On Tuesday I joined the Jeremy Corbyn and the shadow Cabinet in Bradford for the formal leak… I mean launch of the Labour Party manifesto for the 2017 general election. It’s been a busy few days in a long and energetic campaign already, from Labour at least.
It’s easy to let the days merge into one but our launch will long live in the memory. We had a moving testimony from Martin Kilgallon, a local father with autistic children who had been pushed to the limit and had struggled for years to get the right support and educational setting for his family because of long waiting lists and cuts to services.
It’s a story we’ve heard all too often – cuts to services, a lack of resources, waiting lists for operations and special needs education dragging to well over 12 months. I am confident that what we announced on Tuesday in this manifesto will prove to parents like Martin that Labour will properly fund our public services and be a government for the many and not just the privileged few.
What we confirmed on Tuesday was a modern, forward-looking plan for our country which invests in young people’s education through a national education services, helps hard pressed working families by extending childcare support and promises desperately needed funding for our NHS which has been stretched to breaking point under seven years of Tory cuts and mismanagement. We’ll cut waiting lists, A & E waiting times, upgrade IT infrastructure and give staff the pay and security they desperately deserve.
Low pay and insecurity at work have been a constant feature of the Conservative governments of the past seven years and Theresa May is no different.
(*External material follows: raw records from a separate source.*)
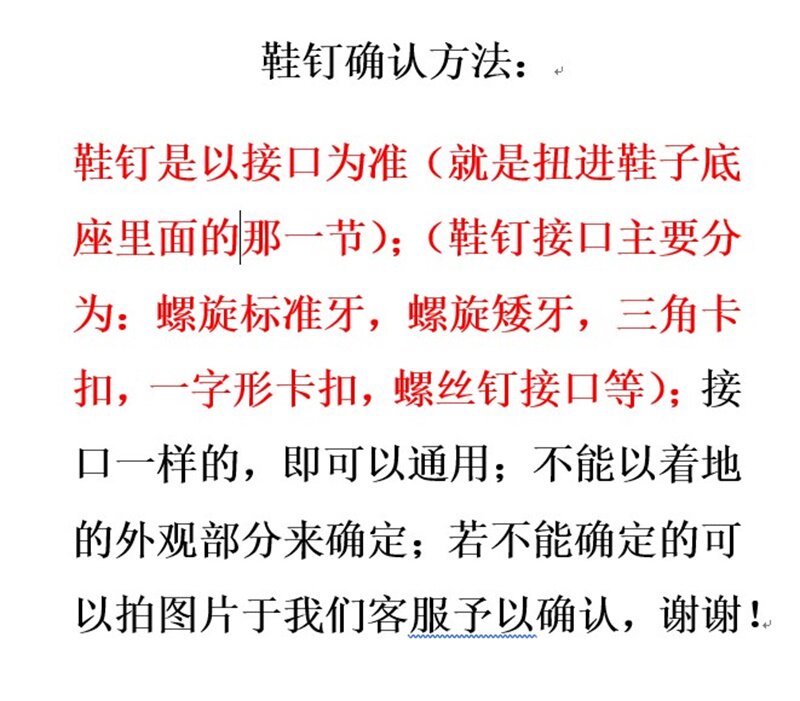 鞋钉确认方法：

鞋钉是以接口为准（就是扭进鞋子底座里面的那一节）；（鞋钉接口主要分为：螺旋标准牙，螺旋矮牙，三角卡扣，一字形卡扣，螺丝钉接口等）；接口一样的，即可以通用；不能以着地的外观部分来确定；若不能确定的可以拍图片于我们客服予以确认，谢谢！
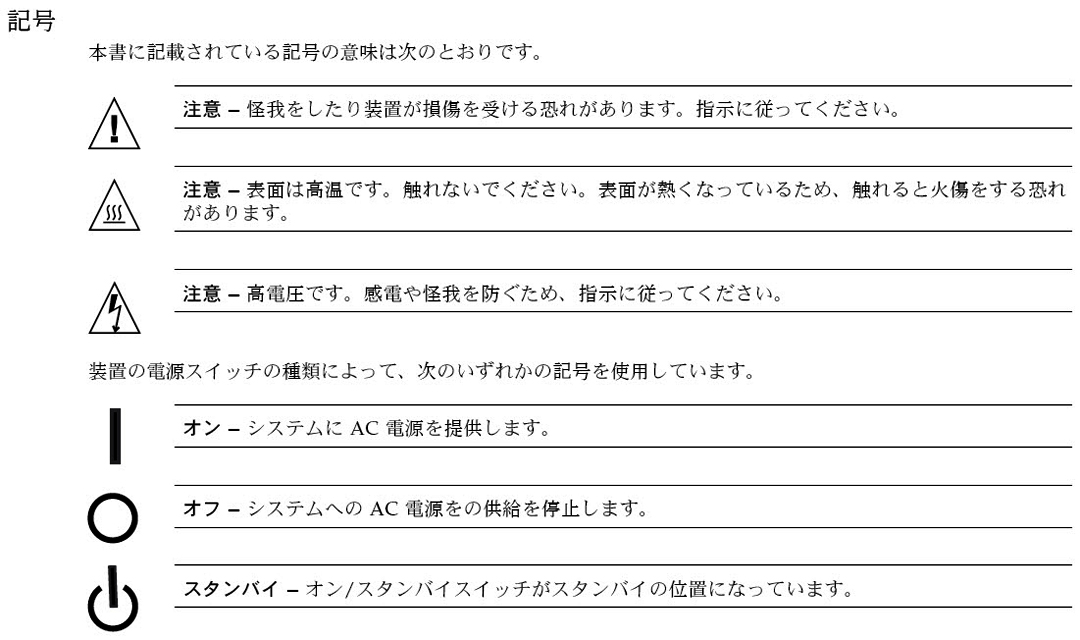 記号

本書に記載されている記号の意味は次のとおりです。

注意 – 怪我をしたり装置が損傷を受ける恐れがあります。指示に従ってください。

注意 – 表面は高温です。触れないでください。表面が熱くなっているため、触れると火傷をする恐れがあります。

注意 – 高電圧です。感電や怪我を防ぐため、指示に従ってください。

装置の電源スイッチの種類によって、次のいずれかの記号を使用しています。

オン – システムに AC 電源を提供します。

オフ – システムへの AC 電源をの供給を停止します。

スタンバイ – オン/スタンバイスイッチがスタンバイの位置になっています。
We’ve seen wages grow slower than inflation and just this week the prime minister let he cat out of the bag when she downgraded her plans for a living wage to £8.20 an hour by 2020, rather than £9 an hour promised by George Osborne. Labour will promise a real living wage of £10 an hour and put an end to zero-hours contracts, giving British workers the pay rise they deserve and strengthening rights at work.
The Tories will launch their manifesto today and despite an endless repetition of the words “strong and stable” it will no doubt be a document defined by its omissions rather than its content. While the Tories will attempt to airbrush their record, it will be up to Labour to hold them to it; a NHS pushed to breaking point, a crisis in social care, working families £2,300 worse off, nearly a million people on zero-hours contracts, thousands of children in oversized classrooms with further cuts to come and 20,000 fewer police on the streets. I could go on.
Although the Tories have tried to bore us into submission with robotic, controlled press conferences and carefully choreographed warehouse visits we can see the campaign is fraying around the edges. Yesterday Theresa May refused to confirm that Philip Hammond, the chancellor, would keep his job should they win the election following rumours of infighting. It’s up to Labour to make that decision as easy as possible, by kicking Theresa May and Phillip Hammond out of office on June 9.